Анастасия Слободчикова — зимняя русалочка из Владивостока, единственная в России. Она не только часто ныряла на приморских побережьях на виду у своего многотысячного блога, как мифическое существо, но и недавно смогла побороть онкологическое заболевание — лимфому.
Далось это непросто. Окружающие пугали Настю ужасами про химиотерапию, просили снять розовые очки и писать в своем блоге о болезни более сдержанно. Девушка, которая сегодня в разговоре с корреспондентом VLADIVOSTOK1.RU постоянно улыбалась, еще недавно вытаскивала себя из депрессии, боролась с сильнейшей слабостью и переживала о вероятности не родить после химиотерапии.
Мы открыто побеседовали с Анастасией о сложностях на пути к ремиссии, важности поддержки близких людей, творческих планах, Приморье и об истории знакомства с непубличным женихом.
Перед Новым годом многие подводят итоги уходящих месяцев и ставят новые цели на будущее, интервью с сильной девушкой из Владивостока может замотивировать и поддержать вас. С нами это сработало.
«Для меня весь Владивосток — место силы»
Мы разместились в уютной кофейне в центре города. Наш фотокорреспондент попросила Анастасию снять маску для снимков, девушка согласилась и пояснила, что иногда ходит в ней, чтобы защититься от вирусов: здоровье сейчас русалочке нужно особенно беречь.
— Вы всегда жили во Владивостоке?
— Нет, я сама житель Приморского края, но уже 20 лет как сюда переехала. Я настолько старая, давно здесь живу (улыбается).
— Есть какое-то любимое место силы в городе?
— Мне кажется, что для меня весь Владивосток — место силы, вот честно. То есть нет такого, чтобы определенное место: сегодня я хочу сюда, завтра — туда, в зависимости от погодных условий. Я вообще обожаю наш город.
— Вам еще в детстве нравился образ русалки. Кто вас научил плавать?

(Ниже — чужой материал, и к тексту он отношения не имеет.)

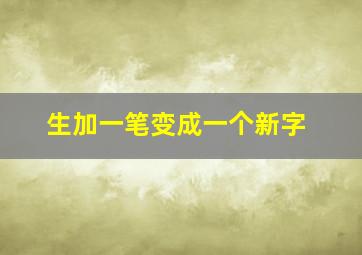 生加一笔变成一个新字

— Я сама научилась. В деревне жила. У нас там были какие-то речки мутные маленькие и озера. И вот как-то я сама сначала научилась плавать под водой, а потом уже над водой.

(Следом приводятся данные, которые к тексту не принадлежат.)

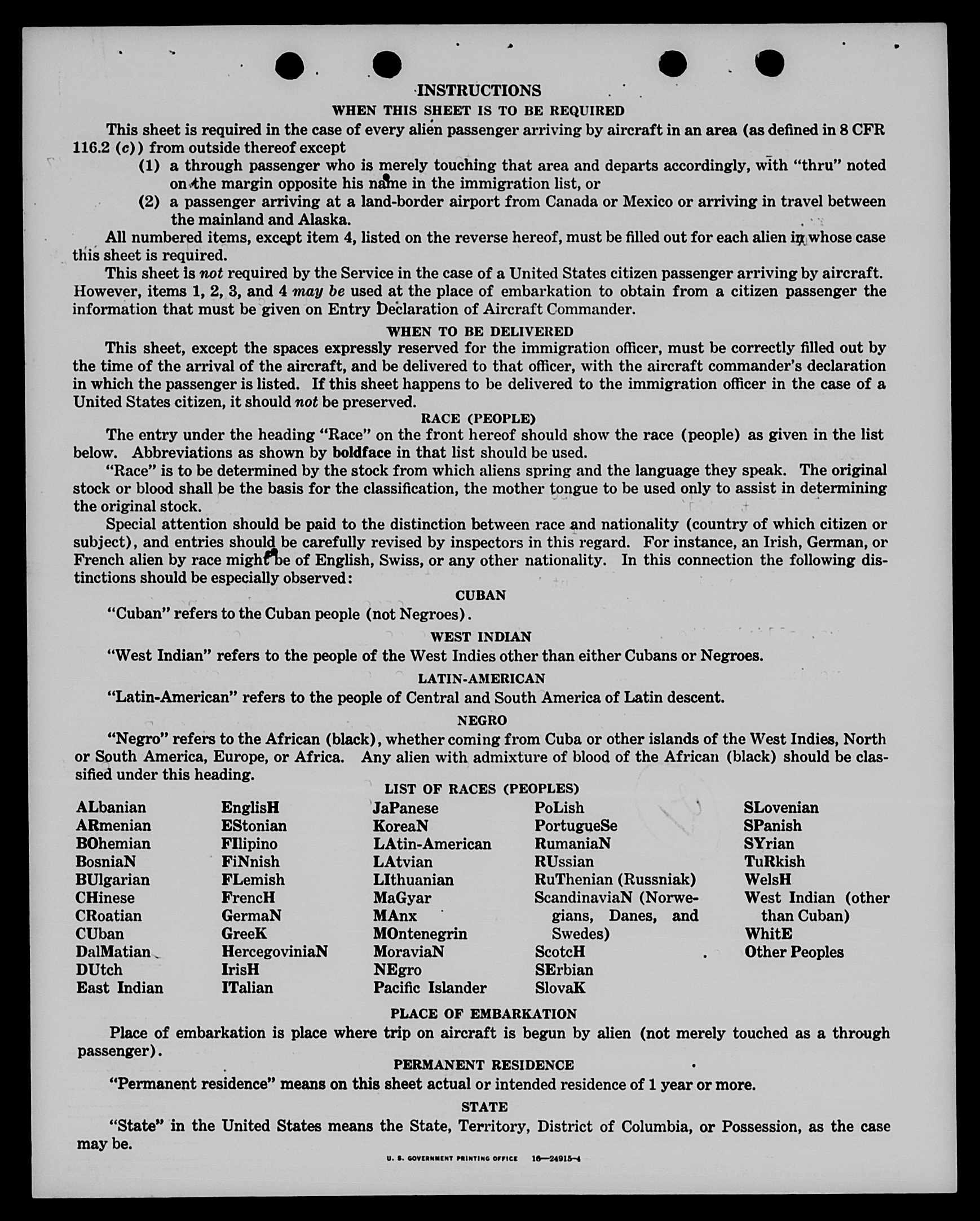 INSTRUCTIONS

WHEN THIS SHEET IS TO BE REQUIRED

This sheet is required in the case of every alien passenger arriving by aircraft in an area (as defined in 8 CFR 116.2 (c)) from outside thereof except

(1) a through passenger who is merely touching that area and departs accordingly, with "thru" noted on the margin opposite his name in the immigration list, or

(2) a passenger arriving at a land-border airport from Canada or Mexico or arriving in travel between the mainland and Alaska.

All numbered items, except item 4, listed on the reverse hereof, must be filled out for each alien in whose case this sheet is required.

This sheet is not required by the Service in the case of a United States citizen passenger arriving by aircraft. However, items 1, 2, 3, and 4 may be used at the place of embarkation to obtain from a citizen passenger the information that must be given on Entry Declaration of Aircraft Commander.

WHEN TO BE DELIVERED

This sheet, except the spaces expressly reserved for the immigration officer, must be correctly filled out by the time of the arrival of the aircraft, and be delivered to that officer, with the aircraft commander's declaration in which the passenger is listed. If this sheet happens to be delivered to the immigration officer in the case of a United States citizen, it should not be preserved.

RACE (PEOPLE)

The entry under the heading "Race" on the front hereof should show the race (people) as given in the list below. Abbreviations as shown by boldface in that list should be used.

"Race" is to be determined by the stock from which aliens spring and the language they speak. The original stock or blood shall be the basis for the classification, the mother tongue to be used only to assist in determining the original stock.

Special attention should be paid to the distinction between race and nationality (country of which citizen or subject), and entries should be carefully revised by inspectors in this regard. For instance, an Irish, German, or French alien by race might be of English, Swiss, or any other nationality. In this connection the following distinctions should be especially observed:

CUBAN

"Cuban" refers to the Cuban people (not Negroes).

WEST INDIAN

"West Indian" refers to the people of the West Indies other than either Cubans or Negroes.

LATIN-AMERICAN

"Latin-American" refers to the people of Central and South America of Latin descent.

NEGRO

"Negro" refers to the African (black), whether coming from Cuba or other islands of the West Indies, North or South America, Europe, or Africa. Any alien with admixture of blood of the African (black) should be classified under this heading.

LIST OF RACES (PEOPLES)

ALbanian
ARmenian
BOhemian
BosniaN
BUlgarian
CHinese
CRoatian
CUban
DalMatian
DUtch
East Indian

EnglisH
EStonian
FIlipino
FiNnish
FLemish
FrencH
GermaN
GreeK
HercegoviniaN
IrisH
ITalian

JaPanese
KoreaN
LAtin-American
LAtvian
LIthuanian
MaGyar
MAnx
MOntenegrin
MoraviaN
NEgro
Pacific Islander

PoLish
PortugueSe
RumaniaN
RUssian
RuThenian (Russniak)
ScandinaviaN (Norwegians, Danes, and Swedes)
ScotcH
SErbian
SlovaK

SLovenian
SPanish
SYrian
TuRkish
WelsH
West Indian (other than Cuban)
WhitE
Other Peoples

PLACE OF EMBARKATION

Place of embarkation is place where trip on aircraft is begun by alien (not merely touched as a through passenger).

PERMANENT RESIDENCE

"Permanent residence" means on this sheet actual or intended residence of 1 year or more.

STATE

"State" in the United States means the State, Territory, District of Columbia, or Possession, as the case may be.

U. S. GOVERNMENT PRINTING OFFICE 16—24915-4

Обожаю плавать с детства. Я лет с семи, может быть, плавала, всё представляла себя русалкой.
— Была ли еще какая-то мечта — стать доктором или космонавтом?

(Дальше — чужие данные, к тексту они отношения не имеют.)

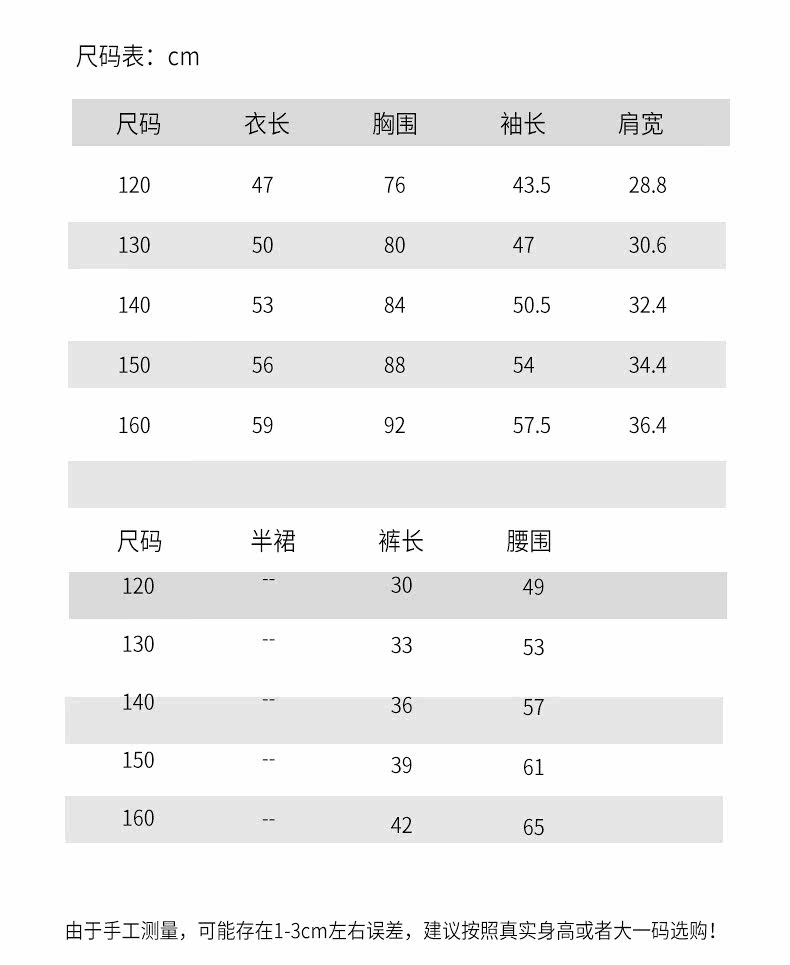 尺码表：cm

| 尺码 | 衣长 | 胸围 | 袖长 | 肩宽 |
|---|---|---|---|---|
| 120 | 47 | 76 | 43.5 | 28.8 |
| 130 | 50 | 80 | 47 | 30.6 |
| 140 | 53 | 84 | 50.5 | 32.4 |
| 150 | 56 | 88 | 54 | 34.4 |
| 160 | 59 | 92 | 57.5 | 36.4 |

| 尺码 | 半裙 | 裤长 | 腰围 |
|---|---|---|---|
| 120 | -- | 30 | 49 |
| 130 | -- | 33 | 53 |
| 140 | -- | 36 | 57 |
| 150 | -- | 39 | 61 |
| 160 | -- | 42 | 65 |

由于手工测量，可能存在1-3cm左右误差，建议按照真实身高或者大一码选购！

— Меня всегда привлекала медицина, очень сильно интересовалась. Допустим, где-то мимо больницы мы проходим, я пыталась в окна заглядывать. Помню, в краевой больнице как-то лежала, и в оперблок всё заглядывала (смеется).
— У вас были какие-то игрушки, связанные с медициной?
— У меня было такое… не то чтобы сложное детство. Просто в деревне нельзя было купить такие игрушки, но у меня всегда были куклы Барби.
— Роскошно.
— Да-да. Помню, что мы с подружками постоянно шили им одежу всякую.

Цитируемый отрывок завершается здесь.